Softer home values and a potentially declining stock market would trigger a reverse wealth effect: Feeling less well off, Americans would spend less. All of this would ripple through the economy, ultimately resulting in less economic activity.
Optimists — including the Biden administration — argue that the current supply-demand imbalance can be addressed on the supply side of the equation. That is fantasy. Intel has, happily, announced plans for a new semiconductor plant in Ohio, but that facility won’t be operational until 2025. Nor will attacking oligopolistic practices in the meatpacking industry or the escalating cost of hearing aids have any measurable effect on overall prices.
Then there’s the other important supply input: labor. Bringing more Americans into the labor force could moderate the pace of wage increases but not nearly quickly enough or on the order of magnitude needed to ease the current worker shortage.
What can policymakers do to avert a recession? At this point, regrettably little. The best approach would be to begin tightening before expectations for future inflation become embedded. Among the most compelling lessons of the double-digit inflation of the late 1970s is that it is far more difficult to unwind an inflation problem than to forestall it.
Those moves to unwind should include fiscal policy. Rather than increasing the near-term budget deficit, the White House should heed the advice of Senator Joe Manchin and couple new social programs — however meritorious — with an equal measure of deficit reduction.
I don’t believe that a recession is imminent; there’s too much capital sloshing around in the system for that to be likely. The Harvard professor Jason Furman estimates that Americans still have $2.3 trillion above prepandemic trends stashed in their bank accounts, largely as a result of special government payments and underspending during the pandemic lockdowns.
The much-desired soft landing that would obviate the need for more painful measures is theoretically possible, but history is not on its side.

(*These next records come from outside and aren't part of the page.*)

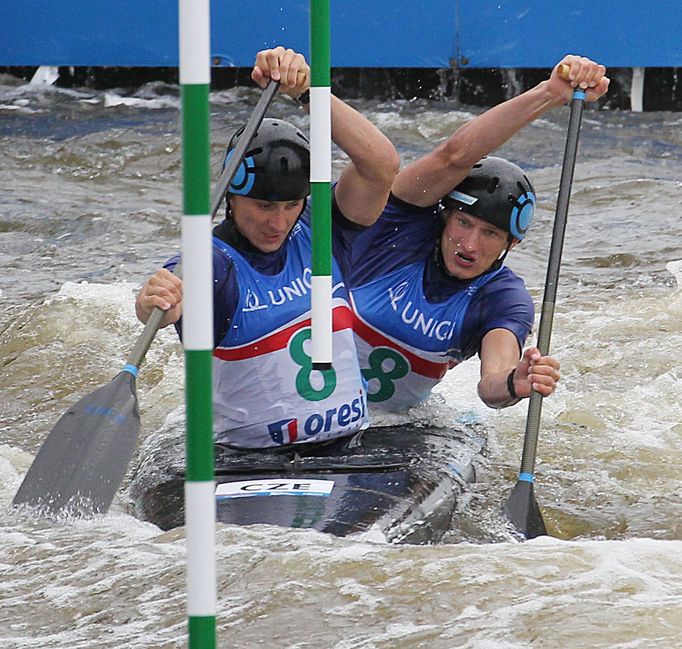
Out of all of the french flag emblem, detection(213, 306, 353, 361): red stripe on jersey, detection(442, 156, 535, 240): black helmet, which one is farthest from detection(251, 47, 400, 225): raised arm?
the french flag emblem

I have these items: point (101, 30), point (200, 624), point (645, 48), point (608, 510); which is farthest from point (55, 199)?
point (200, 624)

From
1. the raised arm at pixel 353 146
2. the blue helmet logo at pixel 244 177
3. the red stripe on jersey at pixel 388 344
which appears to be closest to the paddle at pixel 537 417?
the red stripe on jersey at pixel 388 344

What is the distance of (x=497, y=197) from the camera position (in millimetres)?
4152

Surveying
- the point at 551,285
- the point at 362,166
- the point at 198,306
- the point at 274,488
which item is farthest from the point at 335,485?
the point at 198,306

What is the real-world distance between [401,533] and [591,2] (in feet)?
27.5

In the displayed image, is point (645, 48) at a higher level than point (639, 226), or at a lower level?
higher

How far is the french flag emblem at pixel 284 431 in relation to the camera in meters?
3.77

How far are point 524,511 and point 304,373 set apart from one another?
2.61ft

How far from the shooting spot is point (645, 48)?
36.3ft

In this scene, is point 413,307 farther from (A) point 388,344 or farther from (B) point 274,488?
(B) point 274,488

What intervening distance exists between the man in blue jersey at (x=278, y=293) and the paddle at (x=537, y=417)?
54cm

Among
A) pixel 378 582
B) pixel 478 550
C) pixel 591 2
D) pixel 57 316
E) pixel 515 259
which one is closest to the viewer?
pixel 378 582

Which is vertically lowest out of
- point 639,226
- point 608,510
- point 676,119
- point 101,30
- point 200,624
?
point 608,510

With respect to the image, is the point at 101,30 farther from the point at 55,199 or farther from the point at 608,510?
the point at 608,510
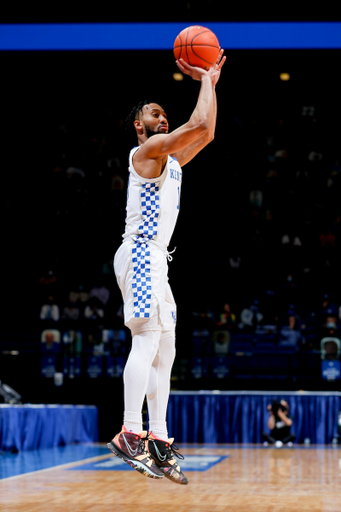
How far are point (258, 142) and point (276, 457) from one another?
8.82 m

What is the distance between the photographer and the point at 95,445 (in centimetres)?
1094

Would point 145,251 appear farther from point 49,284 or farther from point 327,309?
point 49,284

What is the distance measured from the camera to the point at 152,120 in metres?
3.71

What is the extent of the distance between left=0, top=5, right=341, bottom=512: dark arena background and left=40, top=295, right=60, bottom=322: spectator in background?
0.04 meters

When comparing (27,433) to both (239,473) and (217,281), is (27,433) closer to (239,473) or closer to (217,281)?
(239,473)

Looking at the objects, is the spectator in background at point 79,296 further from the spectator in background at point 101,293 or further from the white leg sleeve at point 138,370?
the white leg sleeve at point 138,370

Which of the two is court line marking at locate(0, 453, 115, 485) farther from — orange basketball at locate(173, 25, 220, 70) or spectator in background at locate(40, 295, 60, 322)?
spectator in background at locate(40, 295, 60, 322)

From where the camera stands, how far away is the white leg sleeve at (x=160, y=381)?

The former Treasury secretary Lawrence H. Summers has observed that over the past 75 years, every time inflation exceeded 4 percent and unemployment was below 5 percent, a recession ensued within two years.
Bond markets also accurately predicted past slumps. When 10-year interest rates fall below two-year rates, recessions have, on average, occurred in about 18 months.
With both conditions having been true this month — at least briefly — that would suggest a downturn just as the 2024 presidential campaign season is getting underway. A potential electoral nightmare for Democrats to ponder.